# Prompt
Please display each line of the data below that contains the string "roof", matching case exactly.

begin

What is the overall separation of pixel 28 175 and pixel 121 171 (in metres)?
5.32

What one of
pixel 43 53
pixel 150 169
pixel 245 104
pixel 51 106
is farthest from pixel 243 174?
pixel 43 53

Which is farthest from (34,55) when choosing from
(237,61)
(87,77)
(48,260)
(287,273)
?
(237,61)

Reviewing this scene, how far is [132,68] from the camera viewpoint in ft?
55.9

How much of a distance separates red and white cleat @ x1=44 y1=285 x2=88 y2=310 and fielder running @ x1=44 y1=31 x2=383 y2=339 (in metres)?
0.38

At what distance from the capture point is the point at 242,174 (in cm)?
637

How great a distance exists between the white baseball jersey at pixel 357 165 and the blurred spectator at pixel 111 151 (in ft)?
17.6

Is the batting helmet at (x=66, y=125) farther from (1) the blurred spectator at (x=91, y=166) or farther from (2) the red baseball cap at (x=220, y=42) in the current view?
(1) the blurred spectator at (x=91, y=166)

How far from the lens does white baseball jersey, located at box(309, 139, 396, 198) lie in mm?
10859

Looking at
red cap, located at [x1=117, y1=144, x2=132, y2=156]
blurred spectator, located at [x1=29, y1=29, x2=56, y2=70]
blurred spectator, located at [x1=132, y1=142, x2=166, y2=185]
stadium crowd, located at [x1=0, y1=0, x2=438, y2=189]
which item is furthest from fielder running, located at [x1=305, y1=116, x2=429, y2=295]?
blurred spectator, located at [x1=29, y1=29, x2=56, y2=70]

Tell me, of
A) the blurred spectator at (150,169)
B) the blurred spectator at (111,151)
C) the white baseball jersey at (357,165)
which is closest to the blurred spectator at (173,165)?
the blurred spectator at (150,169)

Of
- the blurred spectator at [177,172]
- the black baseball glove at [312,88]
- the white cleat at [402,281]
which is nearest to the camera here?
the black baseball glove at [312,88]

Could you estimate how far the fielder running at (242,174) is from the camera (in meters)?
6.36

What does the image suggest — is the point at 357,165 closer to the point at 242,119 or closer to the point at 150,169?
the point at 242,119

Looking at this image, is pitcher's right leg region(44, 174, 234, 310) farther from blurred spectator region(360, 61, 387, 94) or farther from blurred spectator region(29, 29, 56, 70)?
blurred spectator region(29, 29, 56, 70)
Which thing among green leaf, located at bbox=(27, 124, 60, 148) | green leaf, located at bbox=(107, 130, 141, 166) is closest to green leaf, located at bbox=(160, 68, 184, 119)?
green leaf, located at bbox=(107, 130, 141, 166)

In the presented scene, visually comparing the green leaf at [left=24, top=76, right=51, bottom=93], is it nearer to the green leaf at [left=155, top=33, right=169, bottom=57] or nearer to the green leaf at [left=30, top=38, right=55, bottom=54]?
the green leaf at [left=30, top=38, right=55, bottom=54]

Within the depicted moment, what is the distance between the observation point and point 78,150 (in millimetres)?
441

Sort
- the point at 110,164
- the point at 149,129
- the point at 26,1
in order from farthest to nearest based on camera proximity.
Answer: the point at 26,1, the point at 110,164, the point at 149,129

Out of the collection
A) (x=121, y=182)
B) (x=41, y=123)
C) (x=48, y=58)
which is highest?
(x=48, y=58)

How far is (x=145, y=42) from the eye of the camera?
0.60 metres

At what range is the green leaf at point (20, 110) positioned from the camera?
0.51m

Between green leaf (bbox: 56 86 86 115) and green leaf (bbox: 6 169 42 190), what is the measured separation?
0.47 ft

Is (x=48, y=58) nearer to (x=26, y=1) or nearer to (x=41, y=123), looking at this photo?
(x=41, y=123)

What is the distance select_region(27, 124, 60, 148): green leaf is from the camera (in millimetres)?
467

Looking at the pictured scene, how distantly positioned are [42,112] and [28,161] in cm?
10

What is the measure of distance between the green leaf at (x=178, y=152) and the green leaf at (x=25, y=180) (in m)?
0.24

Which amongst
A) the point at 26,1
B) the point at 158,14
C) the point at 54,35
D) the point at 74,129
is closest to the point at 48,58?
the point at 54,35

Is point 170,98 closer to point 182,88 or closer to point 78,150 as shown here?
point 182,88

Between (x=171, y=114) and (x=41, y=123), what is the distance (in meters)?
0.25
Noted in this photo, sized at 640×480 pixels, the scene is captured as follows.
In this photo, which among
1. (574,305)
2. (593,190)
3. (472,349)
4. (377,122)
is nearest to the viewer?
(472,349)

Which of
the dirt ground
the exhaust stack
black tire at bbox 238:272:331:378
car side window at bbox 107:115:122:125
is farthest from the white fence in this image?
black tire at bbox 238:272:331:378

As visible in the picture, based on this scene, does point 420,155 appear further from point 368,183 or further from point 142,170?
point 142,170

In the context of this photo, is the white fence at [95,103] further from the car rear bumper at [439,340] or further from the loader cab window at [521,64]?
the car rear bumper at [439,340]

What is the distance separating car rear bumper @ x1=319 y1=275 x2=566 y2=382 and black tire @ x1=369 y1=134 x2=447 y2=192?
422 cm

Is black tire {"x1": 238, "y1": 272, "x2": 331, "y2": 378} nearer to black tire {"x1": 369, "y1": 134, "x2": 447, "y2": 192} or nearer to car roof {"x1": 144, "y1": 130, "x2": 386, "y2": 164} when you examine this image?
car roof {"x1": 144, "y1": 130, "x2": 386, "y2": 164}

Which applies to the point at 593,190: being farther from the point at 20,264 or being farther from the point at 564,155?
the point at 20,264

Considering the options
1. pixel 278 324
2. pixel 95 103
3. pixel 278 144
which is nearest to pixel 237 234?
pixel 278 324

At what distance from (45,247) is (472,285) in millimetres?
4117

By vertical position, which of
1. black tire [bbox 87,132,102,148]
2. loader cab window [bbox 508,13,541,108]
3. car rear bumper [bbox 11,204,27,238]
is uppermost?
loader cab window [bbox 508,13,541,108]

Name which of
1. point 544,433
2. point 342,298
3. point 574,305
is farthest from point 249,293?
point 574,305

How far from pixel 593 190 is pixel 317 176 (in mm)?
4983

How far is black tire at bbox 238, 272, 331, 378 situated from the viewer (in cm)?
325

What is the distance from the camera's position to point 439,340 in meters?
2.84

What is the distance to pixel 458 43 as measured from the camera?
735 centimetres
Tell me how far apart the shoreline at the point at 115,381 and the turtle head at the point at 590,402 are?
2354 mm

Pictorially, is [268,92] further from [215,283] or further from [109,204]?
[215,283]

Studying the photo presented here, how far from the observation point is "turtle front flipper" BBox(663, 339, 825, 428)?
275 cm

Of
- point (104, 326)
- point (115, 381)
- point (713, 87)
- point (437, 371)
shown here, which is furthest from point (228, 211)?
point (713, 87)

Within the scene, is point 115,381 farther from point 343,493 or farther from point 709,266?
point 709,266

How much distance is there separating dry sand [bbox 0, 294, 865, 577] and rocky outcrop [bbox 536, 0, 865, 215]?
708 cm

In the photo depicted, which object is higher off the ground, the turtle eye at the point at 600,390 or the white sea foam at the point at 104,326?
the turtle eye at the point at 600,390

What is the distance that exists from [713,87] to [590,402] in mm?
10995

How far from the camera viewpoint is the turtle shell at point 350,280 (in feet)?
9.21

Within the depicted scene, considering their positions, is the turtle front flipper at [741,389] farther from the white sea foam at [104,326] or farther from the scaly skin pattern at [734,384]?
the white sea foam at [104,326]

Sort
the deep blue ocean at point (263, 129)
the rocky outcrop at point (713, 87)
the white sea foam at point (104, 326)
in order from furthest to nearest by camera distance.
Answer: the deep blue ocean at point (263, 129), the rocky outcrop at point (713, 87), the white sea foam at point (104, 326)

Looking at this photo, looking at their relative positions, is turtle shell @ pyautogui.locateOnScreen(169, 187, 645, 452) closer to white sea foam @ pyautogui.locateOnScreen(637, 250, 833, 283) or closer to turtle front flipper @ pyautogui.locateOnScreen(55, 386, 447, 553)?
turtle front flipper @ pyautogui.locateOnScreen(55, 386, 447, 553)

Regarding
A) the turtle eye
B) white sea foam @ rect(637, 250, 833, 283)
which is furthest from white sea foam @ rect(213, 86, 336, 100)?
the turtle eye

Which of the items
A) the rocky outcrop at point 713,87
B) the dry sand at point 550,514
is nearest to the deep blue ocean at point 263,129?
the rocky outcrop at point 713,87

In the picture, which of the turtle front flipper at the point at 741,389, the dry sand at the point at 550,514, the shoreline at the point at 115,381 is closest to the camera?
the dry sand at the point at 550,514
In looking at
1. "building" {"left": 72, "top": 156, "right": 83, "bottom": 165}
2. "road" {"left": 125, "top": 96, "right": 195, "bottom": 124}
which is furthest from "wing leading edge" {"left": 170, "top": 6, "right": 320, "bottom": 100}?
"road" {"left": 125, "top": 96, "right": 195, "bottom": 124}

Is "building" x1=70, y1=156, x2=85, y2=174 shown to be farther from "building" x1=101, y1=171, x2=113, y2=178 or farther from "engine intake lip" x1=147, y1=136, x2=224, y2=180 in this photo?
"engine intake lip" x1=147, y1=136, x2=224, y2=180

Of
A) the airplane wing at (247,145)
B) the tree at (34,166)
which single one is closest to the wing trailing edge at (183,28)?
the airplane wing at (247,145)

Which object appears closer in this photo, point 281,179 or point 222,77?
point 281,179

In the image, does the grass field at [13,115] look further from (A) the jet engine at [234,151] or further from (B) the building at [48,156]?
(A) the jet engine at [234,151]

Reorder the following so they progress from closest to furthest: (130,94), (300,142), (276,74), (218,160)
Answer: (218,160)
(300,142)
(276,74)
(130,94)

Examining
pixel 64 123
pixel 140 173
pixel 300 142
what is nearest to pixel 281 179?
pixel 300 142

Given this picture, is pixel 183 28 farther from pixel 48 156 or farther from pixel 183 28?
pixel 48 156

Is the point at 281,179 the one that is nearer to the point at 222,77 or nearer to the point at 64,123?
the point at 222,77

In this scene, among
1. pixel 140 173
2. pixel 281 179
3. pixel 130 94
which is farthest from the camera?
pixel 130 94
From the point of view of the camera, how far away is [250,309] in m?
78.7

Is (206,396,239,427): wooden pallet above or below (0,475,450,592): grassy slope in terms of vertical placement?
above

end

# Expected output
Is black tire {"x1": 238, "y1": 272, "x2": 331, "y2": 378} nearer to black tire {"x1": 369, "y1": 134, "x2": 447, "y2": 192} or nearer to car roof {"x1": 144, "y1": 130, "x2": 386, "y2": 164} when you examine this image?
car roof {"x1": 144, "y1": 130, "x2": 386, "y2": 164}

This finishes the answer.